The Hidden Cameras - 'The Smell Of Our Own' (Rough Trade)
4/5
By: Toby L

It's kind of difficult to not crack a vaguely concealed smirk at the proclamation of 'golden streams' being repeated endlessly.
Indeed, and such is the rampant openness of The Hidden Cameras' head-lyricist and singer Joel Gibb that other such lyrical-oddities are a consistent marker on this, the Canadian 14-piece's debut-LP: one so frantically laced with gay overtures and comedic side-references, that you feel as if there's a not-so-subtle bid herein to cause a mass-scale sexuality-conversion.
But then that'd be a part of The HC's contradiction. Otherwise, they're an easy-going, free-spirited and oddly religious-suggestive wall-of-sound that blankets the speakers in an aural wave of chirpy, not entirely un-celebratory, indie-pop, full melodies and throats-a-blazing. Live, you suspect it'd be quite a sensation, and recorded it still manages to evoke a low-key eruption in the space of your own living-quarters, this first-unleashed clutch of ten tracks a sure-fire set of entrants into your pile of CD-favourites.
And anyone with a song as anti-nuptial as the hilarious brooding burst of 'Ban Marriage' is alright by rockfeedback's standards, the rest a shimmering array of grin-inducing merriment, and the likes of 'A Miracle' tinkering plaintively alongside an altogether more haunting series of undertones.
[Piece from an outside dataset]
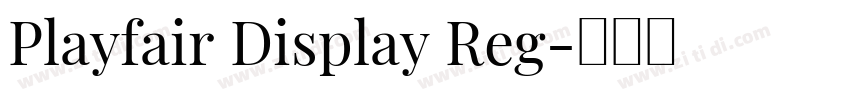 Playfair Display Reg字体转换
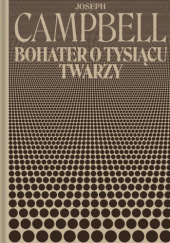 Okładka książki Bohater o tysiącu twarzy Joseph Campbell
Musically, it's Belle & Sebastian meets Proclaimers and either of the 'Rev/Lips, Gibb's voice a cracked flourish amidst a regularly astounding series of simply classic-sounding, truly memorable moments (peruse 'Boys Of Melody' for proof),
It then soon becomes a tad 'spot-the-decadence'. Truthfully, you could be there all bloody night, unfurling meanings and themes, but certain phrases leap out at randomly-existing intervals (hard to avoid the inspired likes of 'It is the smell of dry cum on the rug' or 'My golden bone meets the golden bun' when such idioms inflict themselves upon your hearing).
But, if there's one thing 'The Smell...' successively pulls off (no pun/crassness intended here this time, guys), it's a rare balance between absurdity and carefully executed, masterfully constructed majesty: a fine line too seldom given a public chance to present itself.